Many posts ago I told you that one indication of where an election is likely to go is revealed by the underlying partisan predispositions of the voting public. Rasmussen is one of the few pollsters that periodically polls the public regarding its partisan identification and weights their surveys accordingly. This is important because it allows us to see if the underlying partisan identification among voters is changing across a campaign. Today Rasmussen released their final partisan weighting before the election, and it remains almost unchanged from its previous weighting in October: 39.9% Democrat, 33.4% Republican and 26.76% unaffiliated. This represents an almost miniscule shift in the Republican direction in the last month, but does not eliminate the gains the Democrats made in partisan backing since the fiscal meltdown beginning in late September.  In mid-September, prior to the meltdown, Rasmussen’s surveys indicated 38.7% Democrat, 33.6% Republican and 27.7%. So since the fiscal meltdown, Democrats have gained 1%, Republicans have gained nothing and independents have lost a 1%.  In short, Republicans have lost ground within the electorate during the current campaign. The current partisan distribution is in stark contrast to 2004, when Rasmussen’s November weighting showed an almost evenly divided electorate, with 37.1% Republicans, 38.6% Democrats, and 24.3% independents.  This demonstrates the steep hill McCain has had to climb during this campaign.

So what explains the difference in the Rasmussen and Gallup tracking polls? Rasmussen gives Obama a 5% lead, but Gallup’s traditional likely voter model gives Obama a 10% lead.  What happened is that Gallup changed their estimate of the likely voter turnout on Election Day from 60% to 64%, in response to the early voting, and they are estimating that most of this increased turnout will come from Obama voters.  So it’s not that they are picking up any movement toward Obama – they have simply changed their model’s assumptions.  Rasmussen has not – so it appears they are contradicting one another.  But in fact both Rasmussen and Gallup have Obama getting 51-52% of the vote – they only differ regarding how much McCain will get.

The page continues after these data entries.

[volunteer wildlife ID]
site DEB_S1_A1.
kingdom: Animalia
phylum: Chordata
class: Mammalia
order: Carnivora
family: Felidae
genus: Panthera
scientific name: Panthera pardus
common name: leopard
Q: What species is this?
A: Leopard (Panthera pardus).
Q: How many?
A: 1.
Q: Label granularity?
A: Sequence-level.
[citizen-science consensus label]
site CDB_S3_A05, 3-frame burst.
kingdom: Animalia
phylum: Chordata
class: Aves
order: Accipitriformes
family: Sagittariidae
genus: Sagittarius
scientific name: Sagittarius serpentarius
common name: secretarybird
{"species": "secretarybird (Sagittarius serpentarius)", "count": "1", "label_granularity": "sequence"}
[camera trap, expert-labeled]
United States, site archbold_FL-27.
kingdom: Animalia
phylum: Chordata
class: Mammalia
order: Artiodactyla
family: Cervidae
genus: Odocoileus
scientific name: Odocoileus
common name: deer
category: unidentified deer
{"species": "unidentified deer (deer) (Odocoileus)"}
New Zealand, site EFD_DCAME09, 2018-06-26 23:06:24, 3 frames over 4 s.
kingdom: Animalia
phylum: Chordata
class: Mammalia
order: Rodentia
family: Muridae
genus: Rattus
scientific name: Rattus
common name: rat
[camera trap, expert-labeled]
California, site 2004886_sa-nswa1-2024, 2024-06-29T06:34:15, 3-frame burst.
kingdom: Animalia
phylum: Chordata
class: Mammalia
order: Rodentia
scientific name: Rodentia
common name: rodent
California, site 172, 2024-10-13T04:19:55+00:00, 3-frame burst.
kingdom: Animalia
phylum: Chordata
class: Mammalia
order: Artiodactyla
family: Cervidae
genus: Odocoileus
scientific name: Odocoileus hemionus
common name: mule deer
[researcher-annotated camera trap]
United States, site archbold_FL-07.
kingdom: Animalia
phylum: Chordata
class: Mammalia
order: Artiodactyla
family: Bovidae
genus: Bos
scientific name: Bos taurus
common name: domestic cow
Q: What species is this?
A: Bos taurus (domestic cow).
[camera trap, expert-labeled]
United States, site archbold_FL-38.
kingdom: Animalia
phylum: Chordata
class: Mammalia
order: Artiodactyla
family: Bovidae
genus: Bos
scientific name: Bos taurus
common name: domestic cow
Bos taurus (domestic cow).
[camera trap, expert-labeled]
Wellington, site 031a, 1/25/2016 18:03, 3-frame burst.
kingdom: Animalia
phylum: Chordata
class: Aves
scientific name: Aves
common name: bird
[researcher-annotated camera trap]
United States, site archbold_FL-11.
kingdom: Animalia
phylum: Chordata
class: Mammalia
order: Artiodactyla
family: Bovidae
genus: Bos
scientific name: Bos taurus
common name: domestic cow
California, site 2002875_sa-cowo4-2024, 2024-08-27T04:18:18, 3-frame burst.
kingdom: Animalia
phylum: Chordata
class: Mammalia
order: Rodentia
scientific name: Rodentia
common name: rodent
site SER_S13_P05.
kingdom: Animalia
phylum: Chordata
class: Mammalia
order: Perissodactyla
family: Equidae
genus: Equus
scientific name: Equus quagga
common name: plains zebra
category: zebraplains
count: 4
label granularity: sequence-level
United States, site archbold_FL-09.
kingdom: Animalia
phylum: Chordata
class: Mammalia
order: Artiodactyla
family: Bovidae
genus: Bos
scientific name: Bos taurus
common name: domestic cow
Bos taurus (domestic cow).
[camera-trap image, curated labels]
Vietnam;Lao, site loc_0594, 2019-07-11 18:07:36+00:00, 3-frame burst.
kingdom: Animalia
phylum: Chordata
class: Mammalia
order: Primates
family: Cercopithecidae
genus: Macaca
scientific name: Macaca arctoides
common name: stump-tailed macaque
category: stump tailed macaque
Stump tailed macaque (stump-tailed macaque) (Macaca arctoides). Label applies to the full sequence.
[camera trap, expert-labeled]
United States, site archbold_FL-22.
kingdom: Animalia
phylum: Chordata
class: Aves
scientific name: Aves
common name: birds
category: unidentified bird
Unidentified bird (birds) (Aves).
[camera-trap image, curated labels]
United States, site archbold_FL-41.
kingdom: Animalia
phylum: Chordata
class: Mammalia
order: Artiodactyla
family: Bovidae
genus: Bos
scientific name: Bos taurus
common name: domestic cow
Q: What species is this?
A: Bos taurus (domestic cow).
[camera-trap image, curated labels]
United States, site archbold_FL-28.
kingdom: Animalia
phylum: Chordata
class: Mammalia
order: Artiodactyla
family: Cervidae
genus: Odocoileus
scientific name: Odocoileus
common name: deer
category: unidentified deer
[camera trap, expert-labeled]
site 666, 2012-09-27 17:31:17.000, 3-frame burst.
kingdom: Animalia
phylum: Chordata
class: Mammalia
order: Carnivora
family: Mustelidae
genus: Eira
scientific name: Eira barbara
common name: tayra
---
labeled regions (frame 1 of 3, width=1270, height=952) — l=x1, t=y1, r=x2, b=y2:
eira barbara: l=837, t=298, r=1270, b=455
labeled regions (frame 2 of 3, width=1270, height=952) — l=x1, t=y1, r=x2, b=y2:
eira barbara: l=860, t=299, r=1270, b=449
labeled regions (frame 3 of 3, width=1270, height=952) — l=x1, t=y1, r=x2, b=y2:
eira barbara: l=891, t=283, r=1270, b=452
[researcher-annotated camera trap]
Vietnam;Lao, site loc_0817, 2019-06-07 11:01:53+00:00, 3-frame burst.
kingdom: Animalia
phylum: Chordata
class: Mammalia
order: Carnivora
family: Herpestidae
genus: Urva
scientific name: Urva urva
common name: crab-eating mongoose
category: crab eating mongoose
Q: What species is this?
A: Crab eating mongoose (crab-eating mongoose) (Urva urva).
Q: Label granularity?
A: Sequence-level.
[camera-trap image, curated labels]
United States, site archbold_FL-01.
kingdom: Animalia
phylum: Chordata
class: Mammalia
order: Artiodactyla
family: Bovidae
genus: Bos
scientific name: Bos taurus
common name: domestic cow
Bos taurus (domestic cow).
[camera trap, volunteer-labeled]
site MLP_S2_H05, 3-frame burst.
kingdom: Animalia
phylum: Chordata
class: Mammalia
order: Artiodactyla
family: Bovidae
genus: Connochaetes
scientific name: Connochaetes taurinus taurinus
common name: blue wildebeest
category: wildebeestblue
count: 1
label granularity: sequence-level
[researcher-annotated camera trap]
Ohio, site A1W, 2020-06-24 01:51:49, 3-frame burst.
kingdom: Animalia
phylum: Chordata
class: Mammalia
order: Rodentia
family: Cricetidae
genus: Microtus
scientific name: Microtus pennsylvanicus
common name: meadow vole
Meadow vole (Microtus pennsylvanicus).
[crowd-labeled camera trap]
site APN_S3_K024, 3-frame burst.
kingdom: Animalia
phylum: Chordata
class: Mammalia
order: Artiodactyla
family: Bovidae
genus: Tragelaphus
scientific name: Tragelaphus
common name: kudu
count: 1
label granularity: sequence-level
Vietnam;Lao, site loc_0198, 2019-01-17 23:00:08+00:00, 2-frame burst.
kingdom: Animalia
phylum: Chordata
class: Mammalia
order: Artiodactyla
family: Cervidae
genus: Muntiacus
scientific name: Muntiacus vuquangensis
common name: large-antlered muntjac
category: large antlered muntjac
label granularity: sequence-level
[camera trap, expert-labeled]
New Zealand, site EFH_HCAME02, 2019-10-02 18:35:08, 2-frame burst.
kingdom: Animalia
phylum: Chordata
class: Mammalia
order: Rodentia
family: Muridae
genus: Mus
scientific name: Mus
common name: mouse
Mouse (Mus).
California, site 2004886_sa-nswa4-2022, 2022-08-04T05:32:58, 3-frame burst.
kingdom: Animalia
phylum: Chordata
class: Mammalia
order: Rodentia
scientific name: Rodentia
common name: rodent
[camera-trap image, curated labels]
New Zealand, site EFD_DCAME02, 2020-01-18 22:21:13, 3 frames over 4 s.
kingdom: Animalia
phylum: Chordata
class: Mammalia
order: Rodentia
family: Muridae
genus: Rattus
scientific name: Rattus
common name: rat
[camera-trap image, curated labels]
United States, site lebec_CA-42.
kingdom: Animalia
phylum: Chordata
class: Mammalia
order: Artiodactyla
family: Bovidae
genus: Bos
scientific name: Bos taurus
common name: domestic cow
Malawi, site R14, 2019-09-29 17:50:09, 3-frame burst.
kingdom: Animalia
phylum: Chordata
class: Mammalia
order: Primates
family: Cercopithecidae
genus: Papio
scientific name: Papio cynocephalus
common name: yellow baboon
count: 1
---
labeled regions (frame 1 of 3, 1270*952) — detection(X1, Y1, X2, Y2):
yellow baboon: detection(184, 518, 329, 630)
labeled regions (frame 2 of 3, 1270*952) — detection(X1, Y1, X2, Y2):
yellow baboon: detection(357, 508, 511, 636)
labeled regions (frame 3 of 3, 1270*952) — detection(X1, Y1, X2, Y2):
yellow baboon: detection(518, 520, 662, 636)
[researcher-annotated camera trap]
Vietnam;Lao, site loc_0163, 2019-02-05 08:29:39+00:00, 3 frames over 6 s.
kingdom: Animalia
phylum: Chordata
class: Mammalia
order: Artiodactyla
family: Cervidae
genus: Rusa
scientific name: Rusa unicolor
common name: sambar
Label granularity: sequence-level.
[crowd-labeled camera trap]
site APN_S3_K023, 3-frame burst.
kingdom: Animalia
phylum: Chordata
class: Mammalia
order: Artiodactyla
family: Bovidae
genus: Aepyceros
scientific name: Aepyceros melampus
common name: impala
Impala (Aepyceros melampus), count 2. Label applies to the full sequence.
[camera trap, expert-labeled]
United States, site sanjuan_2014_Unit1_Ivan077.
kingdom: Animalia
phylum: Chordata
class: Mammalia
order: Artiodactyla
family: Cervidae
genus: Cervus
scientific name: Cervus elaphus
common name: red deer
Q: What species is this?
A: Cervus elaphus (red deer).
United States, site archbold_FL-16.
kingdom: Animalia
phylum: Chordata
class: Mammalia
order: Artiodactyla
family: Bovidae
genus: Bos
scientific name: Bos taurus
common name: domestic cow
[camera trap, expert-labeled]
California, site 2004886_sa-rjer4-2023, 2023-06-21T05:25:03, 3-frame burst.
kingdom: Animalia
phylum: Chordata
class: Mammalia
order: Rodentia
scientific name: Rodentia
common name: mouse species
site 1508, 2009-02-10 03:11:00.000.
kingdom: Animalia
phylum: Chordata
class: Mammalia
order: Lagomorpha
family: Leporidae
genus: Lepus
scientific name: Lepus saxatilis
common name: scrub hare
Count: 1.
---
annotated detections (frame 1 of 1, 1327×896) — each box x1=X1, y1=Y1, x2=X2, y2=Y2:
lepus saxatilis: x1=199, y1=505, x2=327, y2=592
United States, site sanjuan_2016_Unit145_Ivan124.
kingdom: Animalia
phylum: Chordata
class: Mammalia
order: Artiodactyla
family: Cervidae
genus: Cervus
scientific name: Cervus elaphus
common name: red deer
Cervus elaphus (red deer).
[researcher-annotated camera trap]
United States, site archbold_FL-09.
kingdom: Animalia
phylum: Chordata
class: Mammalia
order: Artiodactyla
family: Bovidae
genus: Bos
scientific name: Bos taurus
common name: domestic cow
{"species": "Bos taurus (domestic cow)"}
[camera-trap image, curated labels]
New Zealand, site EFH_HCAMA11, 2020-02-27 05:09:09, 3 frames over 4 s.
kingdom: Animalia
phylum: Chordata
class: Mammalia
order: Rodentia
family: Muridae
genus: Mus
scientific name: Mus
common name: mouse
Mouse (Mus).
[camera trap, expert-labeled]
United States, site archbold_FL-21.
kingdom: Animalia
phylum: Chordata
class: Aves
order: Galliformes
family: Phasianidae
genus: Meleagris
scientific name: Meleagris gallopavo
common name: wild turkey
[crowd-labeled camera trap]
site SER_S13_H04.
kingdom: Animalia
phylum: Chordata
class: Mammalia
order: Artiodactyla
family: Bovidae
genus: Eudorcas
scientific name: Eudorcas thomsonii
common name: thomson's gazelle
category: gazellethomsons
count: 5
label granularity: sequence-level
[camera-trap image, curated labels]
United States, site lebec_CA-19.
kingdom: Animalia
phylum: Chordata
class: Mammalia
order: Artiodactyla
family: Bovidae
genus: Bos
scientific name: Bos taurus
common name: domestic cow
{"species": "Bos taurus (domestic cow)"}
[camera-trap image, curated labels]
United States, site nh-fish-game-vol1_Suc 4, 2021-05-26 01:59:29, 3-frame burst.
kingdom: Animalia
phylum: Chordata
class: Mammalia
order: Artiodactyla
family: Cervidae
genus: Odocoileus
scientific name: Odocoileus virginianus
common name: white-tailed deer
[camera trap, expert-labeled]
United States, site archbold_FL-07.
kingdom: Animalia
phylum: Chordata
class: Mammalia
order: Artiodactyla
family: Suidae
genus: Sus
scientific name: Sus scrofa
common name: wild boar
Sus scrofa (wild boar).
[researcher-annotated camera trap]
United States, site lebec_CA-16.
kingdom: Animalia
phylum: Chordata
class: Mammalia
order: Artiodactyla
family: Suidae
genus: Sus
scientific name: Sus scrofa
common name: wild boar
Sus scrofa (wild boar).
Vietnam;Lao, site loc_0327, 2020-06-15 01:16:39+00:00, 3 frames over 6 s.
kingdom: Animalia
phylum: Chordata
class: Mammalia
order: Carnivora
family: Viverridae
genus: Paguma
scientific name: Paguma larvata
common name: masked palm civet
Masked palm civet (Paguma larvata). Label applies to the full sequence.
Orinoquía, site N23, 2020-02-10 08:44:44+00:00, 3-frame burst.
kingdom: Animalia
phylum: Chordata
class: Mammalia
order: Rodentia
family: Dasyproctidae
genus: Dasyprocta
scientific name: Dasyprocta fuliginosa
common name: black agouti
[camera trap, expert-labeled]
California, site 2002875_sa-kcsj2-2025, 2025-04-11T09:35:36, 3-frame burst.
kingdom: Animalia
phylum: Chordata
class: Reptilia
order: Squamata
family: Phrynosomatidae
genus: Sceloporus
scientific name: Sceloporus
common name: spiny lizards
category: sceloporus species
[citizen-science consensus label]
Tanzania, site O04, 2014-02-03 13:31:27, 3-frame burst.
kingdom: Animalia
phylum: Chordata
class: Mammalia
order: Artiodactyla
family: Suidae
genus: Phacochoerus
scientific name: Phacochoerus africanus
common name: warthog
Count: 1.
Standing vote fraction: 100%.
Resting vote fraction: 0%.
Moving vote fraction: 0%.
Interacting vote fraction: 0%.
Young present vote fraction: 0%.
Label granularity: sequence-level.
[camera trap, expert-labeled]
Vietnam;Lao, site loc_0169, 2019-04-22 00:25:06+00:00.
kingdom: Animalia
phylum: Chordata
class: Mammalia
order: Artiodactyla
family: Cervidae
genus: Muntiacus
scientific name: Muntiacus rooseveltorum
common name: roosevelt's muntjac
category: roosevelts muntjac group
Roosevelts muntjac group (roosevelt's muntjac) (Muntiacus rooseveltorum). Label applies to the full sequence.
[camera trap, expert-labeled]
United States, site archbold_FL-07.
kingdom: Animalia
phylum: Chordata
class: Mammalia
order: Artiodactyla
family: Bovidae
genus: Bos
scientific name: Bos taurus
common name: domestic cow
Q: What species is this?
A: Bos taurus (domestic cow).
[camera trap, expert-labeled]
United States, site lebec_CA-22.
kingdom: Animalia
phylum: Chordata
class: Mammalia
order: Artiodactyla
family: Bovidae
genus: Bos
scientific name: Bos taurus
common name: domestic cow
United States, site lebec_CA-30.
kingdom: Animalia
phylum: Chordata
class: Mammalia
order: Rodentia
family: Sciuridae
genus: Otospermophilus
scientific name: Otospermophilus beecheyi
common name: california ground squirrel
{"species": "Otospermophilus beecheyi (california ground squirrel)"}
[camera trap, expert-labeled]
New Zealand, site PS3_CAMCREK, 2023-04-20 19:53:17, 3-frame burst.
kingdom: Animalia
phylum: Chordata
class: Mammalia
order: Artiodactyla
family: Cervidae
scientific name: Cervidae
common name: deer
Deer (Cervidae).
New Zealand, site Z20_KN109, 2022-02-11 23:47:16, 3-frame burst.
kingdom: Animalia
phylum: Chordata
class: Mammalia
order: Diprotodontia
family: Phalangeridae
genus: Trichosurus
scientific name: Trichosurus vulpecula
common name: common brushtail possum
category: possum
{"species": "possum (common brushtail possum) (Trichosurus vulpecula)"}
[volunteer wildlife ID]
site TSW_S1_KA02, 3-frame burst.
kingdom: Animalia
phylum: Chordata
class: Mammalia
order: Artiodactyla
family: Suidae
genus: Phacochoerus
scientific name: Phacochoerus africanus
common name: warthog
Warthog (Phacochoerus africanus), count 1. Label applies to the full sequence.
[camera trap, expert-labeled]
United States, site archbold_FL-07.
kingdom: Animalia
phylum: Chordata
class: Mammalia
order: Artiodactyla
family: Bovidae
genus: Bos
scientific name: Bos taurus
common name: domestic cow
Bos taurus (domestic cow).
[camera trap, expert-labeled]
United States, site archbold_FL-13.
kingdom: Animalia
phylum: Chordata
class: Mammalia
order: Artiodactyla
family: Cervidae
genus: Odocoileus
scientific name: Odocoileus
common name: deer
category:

When we look at the daily tracking polls, all of them now have Obama at 50% or higher except for IBD (Obama at 48%) and Zogby (Obama at 49%).  The average for Obama among the daily trackers, including Zogby and IBD, is 50%.  Where the polls differ is in the support for McCain, whose support ranges from 42 to 46%.  This means that McCain is not likely to win this even if he takes the undecideds 5 to 1 – he has to count on some slippage in Obama’s support.

To summarize, everything points to an Obama victory in the popular vote on Tuesday – unless there is some systematic bias in the polls that is overstating Obama’s support and/or understating McCain’s.  Tomorrow I’ll address the much discussed but little understood Bradley effect.  Are polls systematically overstating Obama’s support?

2 comments

  1. I know you regard 538.com with skepticism, but one point I’ve read a lot there is that each poll weights their sample by partisan affiliation differently, with Zogby using an even split between D/R, while others follow the national or state distributions more directly. Any thoughts on this issue in terms of reading the varying polls?

  2. Jason – I should be clear here – when Silver presents numbers, he is usually very reliable and often quite informative. It’s when he shades over into political interpretation that his bias starts showing.

    But you are right – different pollsters use different partisan weightings – I’ve touched on this periodically in my posts. Zogby’s basic rule is to use the partisan weighting from the 2004 election. Rasmussen, in contrast, adjusts their partisan weighting based on polling every month. Other pollsters use different weightings – for an extreme example, look at the Daily Kos. They typically weight their survey to have only 26% Republicans, which is why you can pretty much ignore anything they report. A good illustration of the impact of these assumptions is to compare Gallup’s recent survey results to their earlier results – it appears that Obama has surged in the recent Gallup polls. But in fact what has happened is that they have changed their projections regarding turnout from 60% to 64% with most of the increase projected to be Obama voters. So its not that more people are moving toward Obama – it’s that Gallup is weighting their sample to include more Obama voters.

    That is what makes polling this election so difficult – we are moving into uncharted territory regarding turnout projections, and different pollsters are making different assumptions.